I got up and looked at a poem. "Tiresias," by Alfred, Lord Tennyson. Such things are always obscure to me, since I never just know the names and relationships, especially about things that no one ever mentioned in school.
Now that I think back -- it's been well over an hour -- I guess I read the whole thing. Then I looked it up in a "Reader's Encyclopedia" and they didn't mention it. Except just by name in an entry on Tennyson, which also said that Tennyson's poetry is basically insipid and that he reflects the norms of conventional Victorian society or some such.
I'm thinking, This guy's this famous and he's just a hack? It sounded good to me. But what I know! I only hope I fare better when they finally get around to compiling all my blog posts. I don't want some ignorant schmuck reading them 150 years from now just to discover that I was "insipid" all the while. Not that I picture that happening. True genius can't be dismissed by a "Reader's Encyclopedia."
So I did that. Started off with Tennyson -- read "Enoch Arden" again last night -- now spitting it out.

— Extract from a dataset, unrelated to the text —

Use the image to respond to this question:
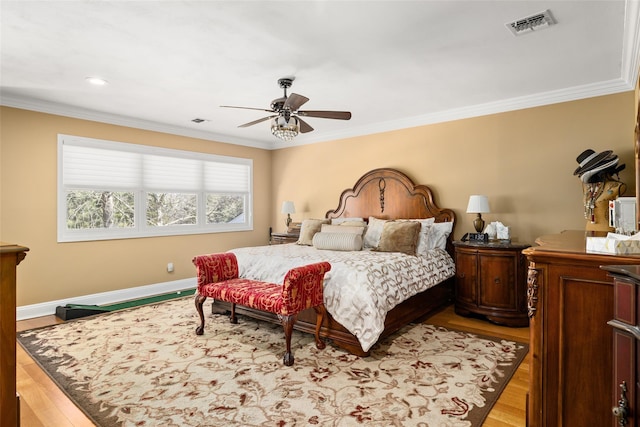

While on the page about about "Tiresias," which the Encyclopedia did have an article on, although not relating to Tennyson, I saw a little article about St. Theresa, so I was looking around for my copy of "The Inner Castle." Which I couldn't find. My own castle isn't arranged neatly enough or systematically to ever find anything when I want it. Other days I'm moving big piles of them around.
Speaking of big piles, next I took the dog out early, since I heard her clomping by my door, meaning she was on the way to the kitchen to pee on the floor. I made a decision a couple days ago that if I heard her go by I'd intercept her and we'd go outside early. She seemed stunned, but my quick thinking prevented a puddle on the floor.
She really went too, a few Number Ones and a couple Number Twos. With Tennyson on my mind, it led me to rhyme, "I wonder how it got in her / Must've been her dinner."
That accomplished, my mind was racing. I had a lot of other inspired thoughts.
Right, now I remember, I was also reading the first few pages of "Faust -- Part 2," that starts off with a reverie on the greatness of the day. So I'm out with Underbrush and her poop bag, looking up to see one big star (other than the sun just under the horizon), and to think about my existence. I heard a bird off in the distance make a noise and thought about him sleeping outside all night and how much better I had it. I reached down and felt some cold snow on my hand. It melted right away, meaning we could get rid of all the snow if everyone would go out for 10 minutes everyday and grab a few handfuls of it.
Now a quick bagel, milk, grape juice, and freshly ground coffee, a cup of it, and typing this report, and it's about time to do something else.
Note: My copy of Benet's "Reader's Encyclopedia" is considerably older than the Fifth Edition, so I don't know if Tennyson's reputation has been rehabilitated in the meantime.